The short answer is, yes. Undocumented workers are entitled to most workers’ compensation benefits under Nebraska law. The exception is that undocumented immigrants are not entitled to the vocational rehabilitation benefit because the worker is not legally permitted to be in the country.
To some people, Nebraska law and this Kansas decision make sense, but unfortunately many people believe that undocumented workers should not be entitled to work comp. This argument fails for the following reasons:
If someone is injured at work and needs to seek medical treatment, it must be paid somehow. If it is not paid by workers’ compensation (even though the injury occurred at work), the cost of that treatment will be passed to the medical providers and the general-public. The employer will get away scot-free while everyone else would share the burden of mounting healthcare costs.
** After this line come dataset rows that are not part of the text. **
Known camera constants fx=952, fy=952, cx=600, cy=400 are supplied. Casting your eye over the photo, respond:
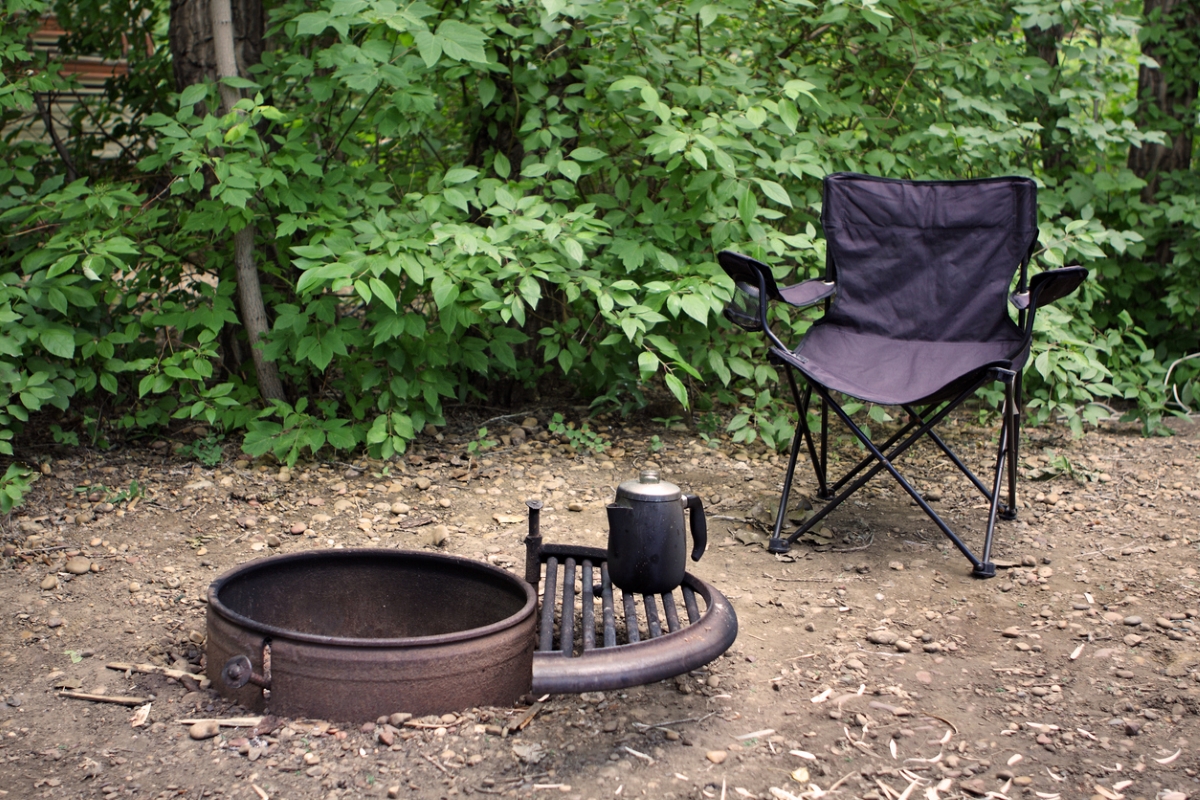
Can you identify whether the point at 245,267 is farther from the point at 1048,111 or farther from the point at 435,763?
the point at 1048,111

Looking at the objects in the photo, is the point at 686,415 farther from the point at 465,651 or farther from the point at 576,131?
the point at 465,651

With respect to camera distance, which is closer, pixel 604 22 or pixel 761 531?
pixel 761 531

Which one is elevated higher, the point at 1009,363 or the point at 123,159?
the point at 123,159

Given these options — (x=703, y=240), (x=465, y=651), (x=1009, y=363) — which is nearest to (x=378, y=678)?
(x=465, y=651)

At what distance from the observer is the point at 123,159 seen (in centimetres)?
343

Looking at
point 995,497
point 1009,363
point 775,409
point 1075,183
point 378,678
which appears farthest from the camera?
point 1075,183

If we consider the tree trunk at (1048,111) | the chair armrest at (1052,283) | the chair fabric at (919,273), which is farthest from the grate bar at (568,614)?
the tree trunk at (1048,111)

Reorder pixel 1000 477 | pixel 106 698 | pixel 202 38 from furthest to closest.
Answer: pixel 202 38 → pixel 1000 477 → pixel 106 698

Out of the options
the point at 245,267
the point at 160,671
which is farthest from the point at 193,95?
the point at 160,671

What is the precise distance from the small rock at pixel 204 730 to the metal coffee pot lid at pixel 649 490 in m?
0.85

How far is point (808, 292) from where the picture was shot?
2.82m

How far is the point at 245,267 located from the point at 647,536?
1.82m

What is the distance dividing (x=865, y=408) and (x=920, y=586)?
1403 mm

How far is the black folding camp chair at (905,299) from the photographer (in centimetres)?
259
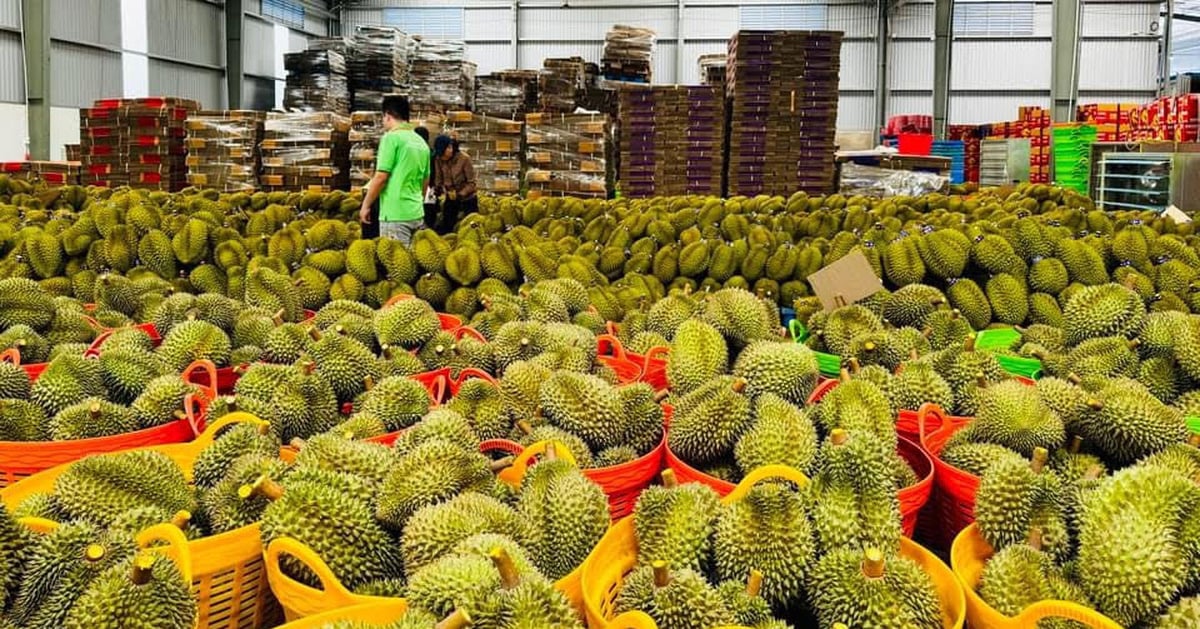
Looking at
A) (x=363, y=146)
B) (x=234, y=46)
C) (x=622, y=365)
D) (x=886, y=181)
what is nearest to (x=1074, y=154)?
(x=886, y=181)

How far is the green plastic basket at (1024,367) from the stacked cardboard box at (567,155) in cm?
674

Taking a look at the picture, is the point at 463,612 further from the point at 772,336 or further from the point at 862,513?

Employers should not get a benefit of hiring undocumented workers over citizens or documented workers. As stated above, if the employer does not have to pay workers’ compensation benefits for an injured, undocumented worker, the employer will be encouraged to hire undocumented workers over others as cost-savings. It is the employer’s responsibility to hire documented workers, but if it means the cost-savings of not having to pay work comp benefits, you can bet that employer will try to hire undocumented workers over others.
Similar to the previous reason, employers would be discouraged from taking safety measures to ensure the safety of its workers if it knows that it won’t be required to pay for undocumented workers’ injuries. This would make the workplace more dangerous for all workers.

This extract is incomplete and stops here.